9 Responses to “Suar Palak Ka Gosht – Pork and Spinach Curry”

  1. Shari Says:

    December 13th, 2007 at 9:31 pm

    This looks like a winner even with my limited options (thanks for the link!).

    I’ll be looking forward to giving it a try! Thanks for all your continued efforts and the wonderful recipes!

  2. Srivalli Says:

    December 13th, 2007 at 9:55 pm

    Millika…this is a nice one..no worry hassle free one…

    btw…abt that methi seeds and pom seeds…there are many recipes that turn delicious once added right…you can always freeze ..these days I soak methi seeds and eat them as such…very good for health dad says…so thats a nice way…but agree on what you say..at times we don’t know what to do with the ingredient that is used very rarely..

  3. sra Says:

    December 13th, 2007 at 11:06 pm

    Mallika, the non-veg repertoire for this event has just begun to grow, and yours is an unusual addition.
    And do I know what you mean about the spices!
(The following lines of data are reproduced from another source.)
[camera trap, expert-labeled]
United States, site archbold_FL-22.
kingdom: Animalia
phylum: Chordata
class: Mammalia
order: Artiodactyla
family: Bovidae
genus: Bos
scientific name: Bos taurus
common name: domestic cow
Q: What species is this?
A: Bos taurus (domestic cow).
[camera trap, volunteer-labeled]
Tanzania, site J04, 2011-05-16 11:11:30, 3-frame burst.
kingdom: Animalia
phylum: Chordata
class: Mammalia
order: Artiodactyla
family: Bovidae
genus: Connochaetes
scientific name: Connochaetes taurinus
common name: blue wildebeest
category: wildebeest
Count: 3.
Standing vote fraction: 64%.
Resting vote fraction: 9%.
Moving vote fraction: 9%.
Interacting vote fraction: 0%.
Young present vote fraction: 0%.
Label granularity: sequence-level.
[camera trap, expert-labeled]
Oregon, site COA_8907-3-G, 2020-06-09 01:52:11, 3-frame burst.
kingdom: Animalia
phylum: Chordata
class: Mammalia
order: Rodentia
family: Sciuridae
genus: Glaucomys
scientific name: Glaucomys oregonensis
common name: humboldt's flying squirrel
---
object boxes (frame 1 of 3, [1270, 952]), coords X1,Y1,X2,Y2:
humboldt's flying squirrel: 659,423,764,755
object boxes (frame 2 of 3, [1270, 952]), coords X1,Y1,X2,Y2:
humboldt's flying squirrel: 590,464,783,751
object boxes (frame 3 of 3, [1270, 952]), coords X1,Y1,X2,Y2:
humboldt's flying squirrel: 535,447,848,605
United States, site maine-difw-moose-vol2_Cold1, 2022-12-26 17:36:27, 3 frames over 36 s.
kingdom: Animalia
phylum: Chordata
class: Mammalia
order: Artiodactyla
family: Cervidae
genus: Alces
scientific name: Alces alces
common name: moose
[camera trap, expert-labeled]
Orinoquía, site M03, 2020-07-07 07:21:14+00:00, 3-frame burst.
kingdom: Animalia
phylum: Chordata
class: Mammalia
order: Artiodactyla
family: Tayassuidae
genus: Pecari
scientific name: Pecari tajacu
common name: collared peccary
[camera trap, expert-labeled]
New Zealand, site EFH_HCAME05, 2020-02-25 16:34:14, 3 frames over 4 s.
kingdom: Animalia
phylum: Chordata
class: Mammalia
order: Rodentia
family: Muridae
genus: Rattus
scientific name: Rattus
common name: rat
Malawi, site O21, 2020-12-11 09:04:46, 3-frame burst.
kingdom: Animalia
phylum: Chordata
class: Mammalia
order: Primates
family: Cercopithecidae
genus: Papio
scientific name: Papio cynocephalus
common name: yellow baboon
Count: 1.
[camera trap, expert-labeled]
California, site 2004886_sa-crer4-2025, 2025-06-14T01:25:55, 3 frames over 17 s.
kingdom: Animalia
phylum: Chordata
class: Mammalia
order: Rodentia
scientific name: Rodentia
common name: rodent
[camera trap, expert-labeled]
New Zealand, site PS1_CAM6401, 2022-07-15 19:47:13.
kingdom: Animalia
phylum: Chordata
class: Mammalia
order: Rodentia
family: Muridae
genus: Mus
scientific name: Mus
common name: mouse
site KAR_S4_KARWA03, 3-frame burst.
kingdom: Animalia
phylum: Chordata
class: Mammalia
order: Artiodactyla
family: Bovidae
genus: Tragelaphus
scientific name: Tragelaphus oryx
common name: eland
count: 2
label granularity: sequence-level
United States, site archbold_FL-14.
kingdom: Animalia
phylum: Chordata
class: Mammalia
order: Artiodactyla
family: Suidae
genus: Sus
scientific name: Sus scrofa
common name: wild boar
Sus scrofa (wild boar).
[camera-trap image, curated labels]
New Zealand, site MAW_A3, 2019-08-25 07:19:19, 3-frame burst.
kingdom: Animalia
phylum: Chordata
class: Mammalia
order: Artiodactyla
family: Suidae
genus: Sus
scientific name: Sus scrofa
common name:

The other thing that gets my goat are the beauty tips in magazines which prescribe a tsp of mint paste and a tsp of papaya and what not for lustrous skin, hair or whatever, I can’t buy and destroy bunches and kilos of these for a tsp, can I?

  4. Padmaja Says:

    December 14th, 2007 at 6:24 am

    Mallika!! very true mallika, you buy things which u need once or twice as the recipe you find needs one and then you can’t make the same thing again n again can we, so there you go, my one off spices n things get stored for months in my pantry and never see the daylight.
    Once in a while, When i realise i gotta tidy up, there comes out these things out of date or unusable.
    Such a waste!!!!!
    I am such a fussy girl that Mallika, I don’t make a curry if needs coriander leaves and i don’t have any.
    For me I gotta have all the ingrdients!!Weird eh???

  5. Maninas Says:

    December 15th, 2007 at 7:28 am

    ehm, my spice collection is getting out of control, too… but i can’t help it… and i love it… :)

  6. Puja Says:

    December 18th, 2007 at 4:03 pm

    Good to see another Bengali foodie… although we are all foodies, aren’t we?? :)

  7. maninas Says:

    December 21st, 2007 at 2:23 pm

    Happy holidays, Mallika!

  8. jennDZ - The LeftoverQueen Says:

    December 23rd, 2007 at 4:11 pm

    I love recipes of simplicity – they know they are good and they don’t have to prove it to anyone! Sounds super yummy!

  9. Audrey Says:

    March 27th, 2008 at 9:37 pm

    I made something like this tonight with lamb, it turned out pretty good. it’d be tastier if I stewed longer till the meat are all tender. Thought only lamb goes well with this dish. I ought to try it with pork! Thanks for the post!